The harder result is the one you cannot put a number on. The CEO now knows what to spend AI dollars on. The retirement risk is bounded because the tribal knowledge is on paper, in a structured format, owned by a department. The next two phases (knowledge management system, then operational AI copilots) have a foundation to sit on top of.

What This Means for Other Mid-Market Distributors

Most of the AI consulting we see in mid-market distribution skips this phase and starts with copilots. Every one of those engagements we have inherited from another firm has had the same problem. The copilot answers questions confidently using stale, contradictory, or duplicated source documents. The agent generates purchase orders that match an undocumented exception path nobody told it about. The operations team loses trust in the system within 90 days and the project gets quietly shelved.

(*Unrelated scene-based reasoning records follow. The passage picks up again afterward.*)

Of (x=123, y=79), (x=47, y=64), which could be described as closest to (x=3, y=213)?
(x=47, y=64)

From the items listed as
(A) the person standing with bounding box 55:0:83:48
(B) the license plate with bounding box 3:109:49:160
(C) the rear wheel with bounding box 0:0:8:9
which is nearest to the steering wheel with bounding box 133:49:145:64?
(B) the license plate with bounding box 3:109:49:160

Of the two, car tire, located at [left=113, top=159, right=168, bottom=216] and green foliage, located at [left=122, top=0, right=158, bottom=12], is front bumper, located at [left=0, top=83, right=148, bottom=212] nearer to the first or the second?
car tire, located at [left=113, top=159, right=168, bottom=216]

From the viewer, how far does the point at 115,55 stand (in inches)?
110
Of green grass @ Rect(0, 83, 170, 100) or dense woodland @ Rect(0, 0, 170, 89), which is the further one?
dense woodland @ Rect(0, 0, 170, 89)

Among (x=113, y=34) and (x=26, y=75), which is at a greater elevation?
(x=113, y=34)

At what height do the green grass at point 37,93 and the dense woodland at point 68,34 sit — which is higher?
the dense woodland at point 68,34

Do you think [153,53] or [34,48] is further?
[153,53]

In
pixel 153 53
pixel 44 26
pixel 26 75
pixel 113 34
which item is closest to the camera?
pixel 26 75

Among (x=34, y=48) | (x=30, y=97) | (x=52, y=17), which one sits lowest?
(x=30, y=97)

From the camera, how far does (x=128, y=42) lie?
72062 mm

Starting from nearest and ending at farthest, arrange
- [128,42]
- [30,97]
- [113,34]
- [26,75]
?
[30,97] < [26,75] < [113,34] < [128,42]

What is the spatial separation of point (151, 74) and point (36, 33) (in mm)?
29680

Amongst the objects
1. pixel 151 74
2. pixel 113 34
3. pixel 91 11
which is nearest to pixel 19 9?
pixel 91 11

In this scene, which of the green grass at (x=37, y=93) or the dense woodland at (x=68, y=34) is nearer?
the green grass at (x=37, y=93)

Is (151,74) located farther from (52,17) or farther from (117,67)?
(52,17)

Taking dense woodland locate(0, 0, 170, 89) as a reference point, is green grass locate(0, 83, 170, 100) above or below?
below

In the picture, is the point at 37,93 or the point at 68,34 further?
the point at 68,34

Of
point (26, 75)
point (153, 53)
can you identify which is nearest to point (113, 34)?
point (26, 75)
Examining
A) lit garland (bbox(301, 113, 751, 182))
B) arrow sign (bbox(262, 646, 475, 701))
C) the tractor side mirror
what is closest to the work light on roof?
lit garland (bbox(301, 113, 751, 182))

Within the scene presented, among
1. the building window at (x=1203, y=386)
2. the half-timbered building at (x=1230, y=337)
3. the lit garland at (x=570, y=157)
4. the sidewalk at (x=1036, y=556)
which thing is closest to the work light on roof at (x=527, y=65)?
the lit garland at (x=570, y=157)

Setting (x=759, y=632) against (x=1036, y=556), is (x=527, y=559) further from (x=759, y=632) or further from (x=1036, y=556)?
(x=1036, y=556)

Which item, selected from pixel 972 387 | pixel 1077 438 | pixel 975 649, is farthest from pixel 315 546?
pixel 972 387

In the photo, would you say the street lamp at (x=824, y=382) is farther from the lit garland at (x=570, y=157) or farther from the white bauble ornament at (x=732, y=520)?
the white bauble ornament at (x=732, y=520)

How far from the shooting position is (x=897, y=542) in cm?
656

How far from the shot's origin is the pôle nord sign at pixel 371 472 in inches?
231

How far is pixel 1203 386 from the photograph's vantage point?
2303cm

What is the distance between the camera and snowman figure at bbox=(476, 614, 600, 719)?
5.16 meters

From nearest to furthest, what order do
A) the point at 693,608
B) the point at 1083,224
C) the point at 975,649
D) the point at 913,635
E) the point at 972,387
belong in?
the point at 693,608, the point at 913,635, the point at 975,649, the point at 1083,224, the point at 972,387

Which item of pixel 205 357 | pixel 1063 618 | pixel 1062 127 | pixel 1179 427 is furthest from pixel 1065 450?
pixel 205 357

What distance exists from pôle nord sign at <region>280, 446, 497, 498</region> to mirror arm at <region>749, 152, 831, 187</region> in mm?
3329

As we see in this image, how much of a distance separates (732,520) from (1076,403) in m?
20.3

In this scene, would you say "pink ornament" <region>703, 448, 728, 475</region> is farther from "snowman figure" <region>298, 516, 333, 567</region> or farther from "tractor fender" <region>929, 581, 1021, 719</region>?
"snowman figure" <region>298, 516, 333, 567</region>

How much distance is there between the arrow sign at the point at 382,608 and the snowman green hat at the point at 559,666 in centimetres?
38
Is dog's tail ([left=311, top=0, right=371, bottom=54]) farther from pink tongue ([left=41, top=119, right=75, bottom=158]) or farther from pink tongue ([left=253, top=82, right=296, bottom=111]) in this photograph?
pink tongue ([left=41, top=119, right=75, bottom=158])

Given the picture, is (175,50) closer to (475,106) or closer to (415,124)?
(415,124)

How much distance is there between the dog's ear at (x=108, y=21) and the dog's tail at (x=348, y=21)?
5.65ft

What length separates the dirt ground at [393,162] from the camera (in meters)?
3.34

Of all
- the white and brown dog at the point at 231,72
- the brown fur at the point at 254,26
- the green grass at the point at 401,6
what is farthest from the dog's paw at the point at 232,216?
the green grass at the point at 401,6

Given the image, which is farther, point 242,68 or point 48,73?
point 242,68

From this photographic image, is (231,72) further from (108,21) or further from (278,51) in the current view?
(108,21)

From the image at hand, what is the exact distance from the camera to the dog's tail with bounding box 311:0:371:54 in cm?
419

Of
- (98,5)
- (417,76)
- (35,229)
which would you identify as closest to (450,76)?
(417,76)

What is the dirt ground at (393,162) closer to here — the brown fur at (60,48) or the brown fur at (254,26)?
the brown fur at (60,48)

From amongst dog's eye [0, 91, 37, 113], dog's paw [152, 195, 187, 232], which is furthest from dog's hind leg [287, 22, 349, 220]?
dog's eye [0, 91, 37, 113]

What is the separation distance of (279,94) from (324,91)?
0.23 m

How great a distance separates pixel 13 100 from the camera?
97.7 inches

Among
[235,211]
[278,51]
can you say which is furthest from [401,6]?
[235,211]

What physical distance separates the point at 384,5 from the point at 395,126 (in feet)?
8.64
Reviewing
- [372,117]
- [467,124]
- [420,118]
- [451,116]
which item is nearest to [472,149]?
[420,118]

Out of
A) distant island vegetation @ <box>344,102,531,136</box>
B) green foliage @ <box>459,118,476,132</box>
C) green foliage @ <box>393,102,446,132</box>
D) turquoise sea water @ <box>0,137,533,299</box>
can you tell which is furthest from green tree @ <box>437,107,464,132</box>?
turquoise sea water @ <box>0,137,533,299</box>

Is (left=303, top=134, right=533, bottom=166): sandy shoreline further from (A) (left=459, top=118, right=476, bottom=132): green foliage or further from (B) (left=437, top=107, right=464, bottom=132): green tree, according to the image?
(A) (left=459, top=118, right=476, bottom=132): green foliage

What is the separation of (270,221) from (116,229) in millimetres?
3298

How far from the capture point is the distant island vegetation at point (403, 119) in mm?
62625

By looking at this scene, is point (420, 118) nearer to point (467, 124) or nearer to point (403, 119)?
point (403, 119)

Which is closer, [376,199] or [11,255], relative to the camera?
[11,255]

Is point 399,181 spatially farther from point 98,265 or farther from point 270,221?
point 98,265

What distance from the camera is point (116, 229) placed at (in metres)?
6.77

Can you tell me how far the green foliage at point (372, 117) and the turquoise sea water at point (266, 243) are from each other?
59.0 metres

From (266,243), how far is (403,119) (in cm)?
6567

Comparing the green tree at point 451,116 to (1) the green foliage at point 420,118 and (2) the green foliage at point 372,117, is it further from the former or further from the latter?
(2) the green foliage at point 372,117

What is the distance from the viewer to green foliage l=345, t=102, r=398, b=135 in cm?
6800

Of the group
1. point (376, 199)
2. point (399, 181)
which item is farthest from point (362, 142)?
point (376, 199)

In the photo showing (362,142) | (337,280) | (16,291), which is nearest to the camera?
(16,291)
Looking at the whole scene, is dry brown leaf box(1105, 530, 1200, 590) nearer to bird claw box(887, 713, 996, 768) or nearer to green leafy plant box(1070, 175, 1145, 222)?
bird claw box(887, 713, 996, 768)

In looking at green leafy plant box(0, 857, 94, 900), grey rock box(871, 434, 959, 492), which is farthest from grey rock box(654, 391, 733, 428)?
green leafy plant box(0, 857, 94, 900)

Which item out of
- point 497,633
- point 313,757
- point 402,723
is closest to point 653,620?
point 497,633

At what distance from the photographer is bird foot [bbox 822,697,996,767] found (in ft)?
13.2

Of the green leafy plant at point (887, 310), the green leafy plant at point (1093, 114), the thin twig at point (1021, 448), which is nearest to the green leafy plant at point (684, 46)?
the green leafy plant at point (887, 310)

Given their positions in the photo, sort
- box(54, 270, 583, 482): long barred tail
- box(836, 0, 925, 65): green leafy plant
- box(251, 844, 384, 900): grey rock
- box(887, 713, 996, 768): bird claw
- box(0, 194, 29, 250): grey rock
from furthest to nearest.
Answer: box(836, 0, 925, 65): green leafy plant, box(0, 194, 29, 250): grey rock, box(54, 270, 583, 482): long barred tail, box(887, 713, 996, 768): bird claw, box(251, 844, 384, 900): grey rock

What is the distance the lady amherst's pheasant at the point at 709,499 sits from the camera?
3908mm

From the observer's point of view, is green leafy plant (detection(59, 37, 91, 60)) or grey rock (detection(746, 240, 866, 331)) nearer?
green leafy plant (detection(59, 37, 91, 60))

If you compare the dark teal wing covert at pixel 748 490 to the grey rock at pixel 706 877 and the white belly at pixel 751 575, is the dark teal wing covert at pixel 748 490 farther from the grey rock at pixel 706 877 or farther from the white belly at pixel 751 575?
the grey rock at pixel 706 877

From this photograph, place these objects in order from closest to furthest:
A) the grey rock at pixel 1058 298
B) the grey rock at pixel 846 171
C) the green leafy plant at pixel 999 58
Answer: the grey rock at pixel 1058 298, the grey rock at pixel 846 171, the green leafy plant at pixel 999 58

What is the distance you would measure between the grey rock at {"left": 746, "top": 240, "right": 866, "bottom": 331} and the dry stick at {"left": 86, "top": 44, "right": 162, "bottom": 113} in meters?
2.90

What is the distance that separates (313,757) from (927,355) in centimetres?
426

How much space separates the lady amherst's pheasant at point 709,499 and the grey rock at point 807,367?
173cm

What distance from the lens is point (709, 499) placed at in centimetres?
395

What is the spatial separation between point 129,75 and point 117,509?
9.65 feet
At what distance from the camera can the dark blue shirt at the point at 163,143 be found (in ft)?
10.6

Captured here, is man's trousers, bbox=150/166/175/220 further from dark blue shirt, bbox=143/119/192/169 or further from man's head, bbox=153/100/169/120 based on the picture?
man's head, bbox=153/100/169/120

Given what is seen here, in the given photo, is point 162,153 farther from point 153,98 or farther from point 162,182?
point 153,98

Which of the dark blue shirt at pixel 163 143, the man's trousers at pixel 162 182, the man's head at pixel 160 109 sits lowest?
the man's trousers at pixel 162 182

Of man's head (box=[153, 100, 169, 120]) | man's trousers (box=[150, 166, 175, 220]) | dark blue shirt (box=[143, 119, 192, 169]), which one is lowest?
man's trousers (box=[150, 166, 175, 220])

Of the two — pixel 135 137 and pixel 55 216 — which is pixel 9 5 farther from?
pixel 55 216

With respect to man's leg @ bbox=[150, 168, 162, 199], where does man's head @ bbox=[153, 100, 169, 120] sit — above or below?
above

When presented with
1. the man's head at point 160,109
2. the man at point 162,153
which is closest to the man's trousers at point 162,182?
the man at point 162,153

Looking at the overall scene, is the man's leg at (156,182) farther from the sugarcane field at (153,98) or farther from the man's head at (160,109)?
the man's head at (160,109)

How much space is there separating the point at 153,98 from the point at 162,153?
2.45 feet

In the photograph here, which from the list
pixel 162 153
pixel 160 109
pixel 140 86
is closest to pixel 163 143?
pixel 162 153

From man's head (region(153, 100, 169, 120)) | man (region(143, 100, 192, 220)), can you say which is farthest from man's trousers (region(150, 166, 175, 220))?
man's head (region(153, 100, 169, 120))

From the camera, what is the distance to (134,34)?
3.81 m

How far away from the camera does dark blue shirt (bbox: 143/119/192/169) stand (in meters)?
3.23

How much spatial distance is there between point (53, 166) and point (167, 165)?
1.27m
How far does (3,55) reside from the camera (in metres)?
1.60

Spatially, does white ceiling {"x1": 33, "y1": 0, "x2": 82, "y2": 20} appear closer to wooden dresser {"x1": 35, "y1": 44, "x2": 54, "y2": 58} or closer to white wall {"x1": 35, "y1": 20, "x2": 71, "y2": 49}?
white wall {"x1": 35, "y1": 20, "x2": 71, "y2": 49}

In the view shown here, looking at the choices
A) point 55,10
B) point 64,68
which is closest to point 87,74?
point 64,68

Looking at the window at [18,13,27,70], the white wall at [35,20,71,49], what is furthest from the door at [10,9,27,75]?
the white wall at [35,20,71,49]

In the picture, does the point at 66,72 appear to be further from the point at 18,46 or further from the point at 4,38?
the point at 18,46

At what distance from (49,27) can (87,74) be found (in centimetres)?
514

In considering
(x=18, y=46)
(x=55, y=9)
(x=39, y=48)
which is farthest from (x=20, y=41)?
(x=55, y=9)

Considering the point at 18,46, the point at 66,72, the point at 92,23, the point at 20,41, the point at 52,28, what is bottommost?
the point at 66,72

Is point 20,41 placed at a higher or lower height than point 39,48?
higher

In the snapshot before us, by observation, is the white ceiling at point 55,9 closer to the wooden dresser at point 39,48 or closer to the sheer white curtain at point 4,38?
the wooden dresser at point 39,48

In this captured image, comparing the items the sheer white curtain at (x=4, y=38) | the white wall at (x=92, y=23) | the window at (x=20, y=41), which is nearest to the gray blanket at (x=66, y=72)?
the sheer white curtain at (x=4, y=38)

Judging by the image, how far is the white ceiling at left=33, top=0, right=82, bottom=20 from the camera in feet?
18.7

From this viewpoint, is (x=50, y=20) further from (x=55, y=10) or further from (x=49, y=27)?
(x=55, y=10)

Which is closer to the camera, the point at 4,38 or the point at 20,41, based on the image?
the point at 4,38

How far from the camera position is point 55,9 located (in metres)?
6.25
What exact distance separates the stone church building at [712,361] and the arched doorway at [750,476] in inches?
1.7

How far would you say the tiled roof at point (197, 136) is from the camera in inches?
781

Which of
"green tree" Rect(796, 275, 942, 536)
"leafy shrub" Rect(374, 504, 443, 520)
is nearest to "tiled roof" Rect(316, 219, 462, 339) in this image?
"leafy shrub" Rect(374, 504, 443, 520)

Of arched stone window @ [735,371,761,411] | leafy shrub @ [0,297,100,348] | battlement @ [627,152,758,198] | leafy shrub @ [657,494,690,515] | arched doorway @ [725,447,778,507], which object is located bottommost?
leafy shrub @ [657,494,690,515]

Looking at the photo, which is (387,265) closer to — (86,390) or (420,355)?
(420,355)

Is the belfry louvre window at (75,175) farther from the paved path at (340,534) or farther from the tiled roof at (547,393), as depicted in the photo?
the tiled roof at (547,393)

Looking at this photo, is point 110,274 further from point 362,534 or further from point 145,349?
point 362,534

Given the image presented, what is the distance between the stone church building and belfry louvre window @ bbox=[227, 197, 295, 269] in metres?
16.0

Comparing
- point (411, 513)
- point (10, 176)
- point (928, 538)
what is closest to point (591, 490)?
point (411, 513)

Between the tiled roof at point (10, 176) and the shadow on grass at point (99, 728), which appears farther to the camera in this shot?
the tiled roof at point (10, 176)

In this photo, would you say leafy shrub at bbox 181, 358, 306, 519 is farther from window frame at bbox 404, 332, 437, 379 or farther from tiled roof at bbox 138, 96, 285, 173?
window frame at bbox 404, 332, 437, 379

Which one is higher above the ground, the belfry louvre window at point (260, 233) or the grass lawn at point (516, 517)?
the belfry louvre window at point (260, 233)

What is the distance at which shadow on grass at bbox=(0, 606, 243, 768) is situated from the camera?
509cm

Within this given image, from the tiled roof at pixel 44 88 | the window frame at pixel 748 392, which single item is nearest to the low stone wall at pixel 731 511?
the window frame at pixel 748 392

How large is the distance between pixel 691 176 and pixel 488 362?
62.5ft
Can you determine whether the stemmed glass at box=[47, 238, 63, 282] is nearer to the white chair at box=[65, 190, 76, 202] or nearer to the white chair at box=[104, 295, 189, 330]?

AI readiness consulting is not a strategy deliverable. It is the unsexy operational work that has to exist before any AI investment pays back. For a mid-market distributor, this typically means six to ten weeks of process documentation, cost modeling, and template work before phase two begins. We will not start a knowledge management build without it. We will not stand up an operational AI agent without it. The math does not work if the foundation is wrong.

If you are running a distribution business and a vendor is selling you autonomous workflows on top of an undocumented operating model, ask them what your top ten processes cost to execute today. If they cannot answer, neither can their AI.

That is the whole point of getting ready.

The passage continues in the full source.